A young woman stands in a room, walls covered in graffiti.
Jenny Slate in 'Obvious Child.'
(A24)

In the summer of 2014, abortion became an unlikely subject for the multiplex. Both indie comedy Obvious Child and novel adaptation The Giver tackled the subject — albeit much more obliquely in the latter case. (Though abortion rights opponents readily saw The Giver as an anti-abortion film, what's presented in it is actually infanticide.) Both films looked at abortion from politically opposite viewpoints. Not that either film was meant as a political treatise on reproductive rights, but moviegoers — especially the more politically attuned ones — were quick to note the political undertones of the stories.

Gretchen Sisson, research sociologist at the University of California San Francisco, co-authored a study last summer tracking abortion plotlines in Hollywood. According to Sisson, since 1916, there have been about 300 abortion stories in TV and film. That means for the past century, there have been about three a year, although Sisson notes there's been a recent uptick in these kinds of stories.

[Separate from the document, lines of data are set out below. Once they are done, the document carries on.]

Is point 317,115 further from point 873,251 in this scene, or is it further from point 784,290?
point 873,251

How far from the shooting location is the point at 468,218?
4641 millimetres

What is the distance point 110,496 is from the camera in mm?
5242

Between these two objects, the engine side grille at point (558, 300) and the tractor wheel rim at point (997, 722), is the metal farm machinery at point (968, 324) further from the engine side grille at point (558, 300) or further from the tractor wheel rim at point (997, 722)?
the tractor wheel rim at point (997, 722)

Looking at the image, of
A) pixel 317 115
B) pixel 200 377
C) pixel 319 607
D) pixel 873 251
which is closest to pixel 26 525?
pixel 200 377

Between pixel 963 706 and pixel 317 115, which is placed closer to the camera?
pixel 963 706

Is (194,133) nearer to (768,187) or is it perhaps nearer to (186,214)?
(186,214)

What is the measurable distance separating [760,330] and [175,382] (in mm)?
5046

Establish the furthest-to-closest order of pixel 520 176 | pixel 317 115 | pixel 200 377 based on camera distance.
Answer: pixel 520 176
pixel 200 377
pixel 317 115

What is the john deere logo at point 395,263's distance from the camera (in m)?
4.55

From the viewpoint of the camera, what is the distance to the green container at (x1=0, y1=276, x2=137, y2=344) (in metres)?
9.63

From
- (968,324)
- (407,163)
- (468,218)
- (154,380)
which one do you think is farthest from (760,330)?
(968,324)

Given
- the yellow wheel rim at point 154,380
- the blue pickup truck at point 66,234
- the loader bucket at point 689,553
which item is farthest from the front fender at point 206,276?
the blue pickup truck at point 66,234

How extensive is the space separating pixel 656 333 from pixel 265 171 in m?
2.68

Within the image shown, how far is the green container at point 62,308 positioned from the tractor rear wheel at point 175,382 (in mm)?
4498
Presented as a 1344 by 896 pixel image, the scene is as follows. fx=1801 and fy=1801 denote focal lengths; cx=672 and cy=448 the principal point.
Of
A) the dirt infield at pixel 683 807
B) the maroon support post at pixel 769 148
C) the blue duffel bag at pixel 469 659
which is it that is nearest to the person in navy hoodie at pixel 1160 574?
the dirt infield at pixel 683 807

The uptick in stories that treat abortion as a neutral or even potentially positive experience is even more recent. Sisson found that in more than 13 percent of these TV and film abortion plotlines, the characters who had abortions died for various reasons.

Those films, she told me, "are not necessarily playing abortion as dangerous, but they are linking abortion and death and violence in a way that's disproportionate." Of course, much of this is probably owed to the existence of the bygone Hayes Code, which stipulated that the word "abortion" was not to be used in motion pictures, and that when it was alluded to, it could never be in any sort of comedic way.

Obvious Child

Enter Obvious Child. According to Sisson, this isn't the first film to portray abortion as something that doesn't destroy a young woman's life. However, she told me, "it is different in that it certainly is the first film that unabashedly talks about abortion not as hidden plot twist — it makes it the talking point of the film." Its uniqueness is also owed to the fact that its a comedy, she notes.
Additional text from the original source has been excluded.